Problem description: Count the lines below that include the word "United", then give that number and no other words.

Dataset items:

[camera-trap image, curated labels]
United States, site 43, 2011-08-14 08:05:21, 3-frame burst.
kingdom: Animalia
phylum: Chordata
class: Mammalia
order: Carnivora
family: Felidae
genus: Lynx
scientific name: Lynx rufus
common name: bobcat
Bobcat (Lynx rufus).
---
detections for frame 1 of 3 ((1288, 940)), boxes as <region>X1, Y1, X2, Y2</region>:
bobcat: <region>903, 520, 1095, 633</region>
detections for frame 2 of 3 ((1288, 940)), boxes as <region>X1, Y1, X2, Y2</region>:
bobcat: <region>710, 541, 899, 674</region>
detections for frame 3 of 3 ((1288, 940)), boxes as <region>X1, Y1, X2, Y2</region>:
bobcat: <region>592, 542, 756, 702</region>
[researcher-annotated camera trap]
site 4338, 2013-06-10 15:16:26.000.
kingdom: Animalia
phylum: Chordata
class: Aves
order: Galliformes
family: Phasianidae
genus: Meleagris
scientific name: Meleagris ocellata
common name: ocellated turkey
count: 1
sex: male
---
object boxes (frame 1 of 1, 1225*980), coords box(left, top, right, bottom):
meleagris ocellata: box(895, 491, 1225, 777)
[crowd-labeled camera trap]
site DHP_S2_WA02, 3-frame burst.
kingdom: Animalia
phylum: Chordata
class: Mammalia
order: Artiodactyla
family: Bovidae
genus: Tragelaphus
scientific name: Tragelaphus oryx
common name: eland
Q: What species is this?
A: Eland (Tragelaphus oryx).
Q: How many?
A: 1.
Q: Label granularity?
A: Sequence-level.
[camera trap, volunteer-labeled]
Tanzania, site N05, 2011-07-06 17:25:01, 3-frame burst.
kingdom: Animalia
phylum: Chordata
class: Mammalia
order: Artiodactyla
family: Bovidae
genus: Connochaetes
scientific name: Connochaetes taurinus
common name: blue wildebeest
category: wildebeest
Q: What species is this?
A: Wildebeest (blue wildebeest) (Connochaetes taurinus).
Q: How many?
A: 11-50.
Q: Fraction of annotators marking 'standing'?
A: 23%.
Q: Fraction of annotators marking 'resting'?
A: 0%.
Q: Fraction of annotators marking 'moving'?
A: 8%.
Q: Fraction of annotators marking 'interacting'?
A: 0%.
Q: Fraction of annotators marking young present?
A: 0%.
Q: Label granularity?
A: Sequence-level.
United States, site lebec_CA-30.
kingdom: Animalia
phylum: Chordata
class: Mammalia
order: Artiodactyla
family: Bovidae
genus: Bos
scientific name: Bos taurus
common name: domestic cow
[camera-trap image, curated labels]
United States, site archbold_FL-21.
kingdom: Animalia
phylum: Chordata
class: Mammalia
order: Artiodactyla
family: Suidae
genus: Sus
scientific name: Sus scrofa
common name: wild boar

Your solution: 3